Rolling paper is a specialty paper used for making cigarettes (commercially manufactured filter cigarettes and individually made roll-your-own cigarettes). Rolling papers are packs of several cigarette-size sheets, often folded inside a cardboard wrapper. They are also known as 'blanks', which are used to encase tobacco or cannabis. It may be flavoured.

Rolling papers are also used for rolling cannabis cigarettes called Joints.

History

The first cigarette paper was produced in Alcoy, Spain, in 1764. Paper cigarettes became popular in the second half of the 19th century, displacing the more expensive cigars and cigarillos.

As cigars and cigarillos were expensive, the beggars of Spain would collect the cigar butts from the ground and roll them in pieces of paper to be smoked. During the Crimean War this culture became more prevalent and British soldiers learned how to roll tobacco in newspapers. Frequent use of rolling paper became a custom, and to fulfil the need, rolling paper companies Pay-Pay, Smoking, and Rizla emerged.
● ● ● ● ● ● ●
WORK TO DO
A) According to the rolling paper text, where was the first cigarette paper produced?
B) Echo the rolling paper text word for word, starting with "Rolling papers are also" and going on through "and Rizla emerged.".
C) According to the rolling paper text, why did the beggars of Spain roll cigar butts in pieces of paper?

SUPPLIED INFORMATION
● ● ● ● ● ● ●
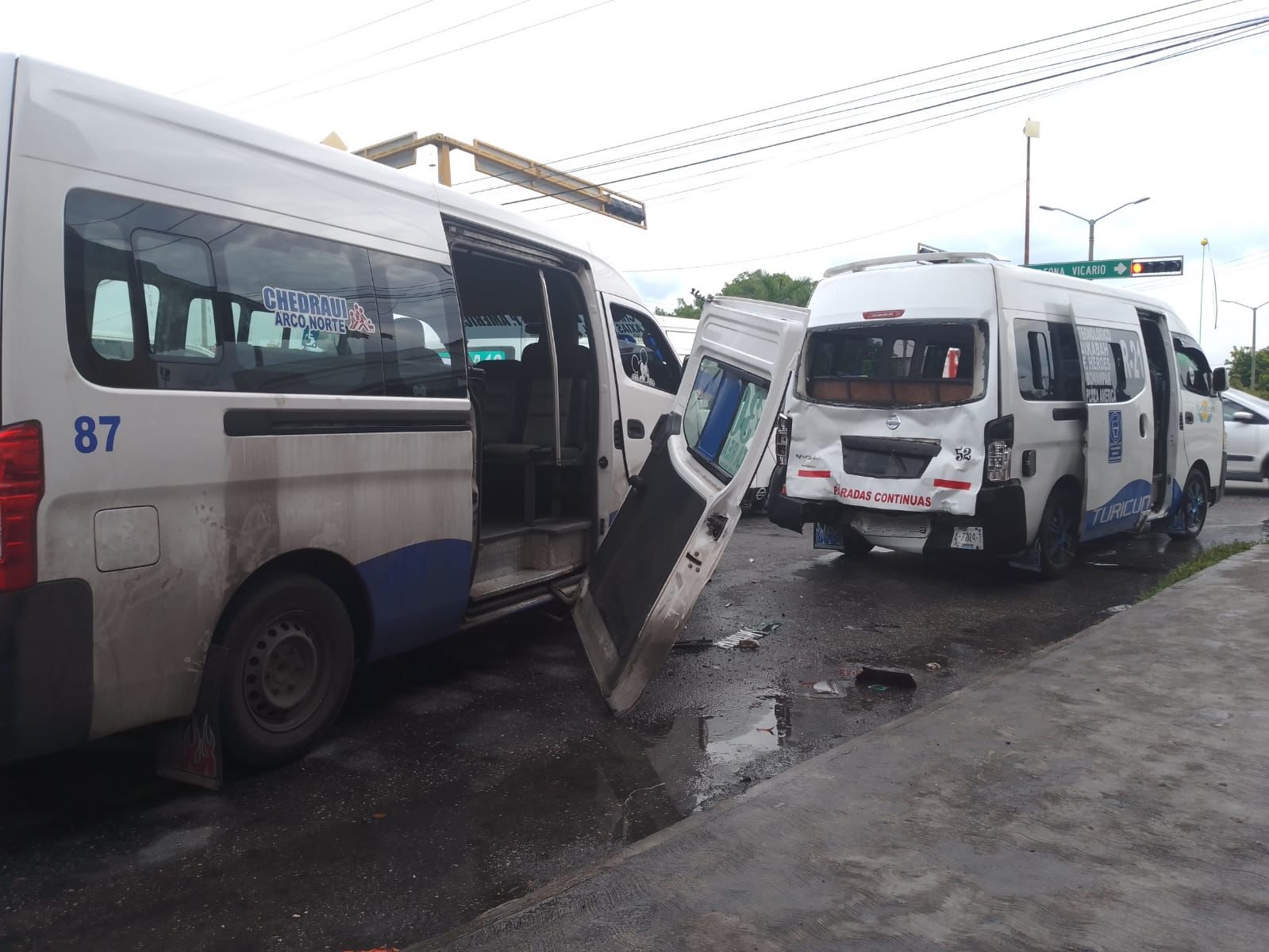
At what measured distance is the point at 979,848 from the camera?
● ● ● ● ● ● ●
EXPECTED RESPONSES
A) Alcoy, Spain, in 1764.

B)
Rolling papers are also used for rolling cannabis cigarettes called Joints.

History

The first cigarette paper was produced in Alcoy, Spain, in 1764. Paper cigarettes became popular in the second half of the 19th century, displacing the more expensive cigars and cigarillos.

As cigars and cigarillos were expensive, the beggars of Spain would collect the cigar butts from the ground and roll them in pieces of paper to be smoked. During the Crimean War this culture became more prevalent and British soldiers learned how to roll tobacco in newspapers. Frequent use of rolling paper became a custom, and to fulfil the need, rolling paper companies Pay-Pay, Smoking, and Rizla emerged.

C) Cigars and cigarillos were expensive. So the beggars collected cigar butts from the ground and rolled them in pieces of paper to smoke.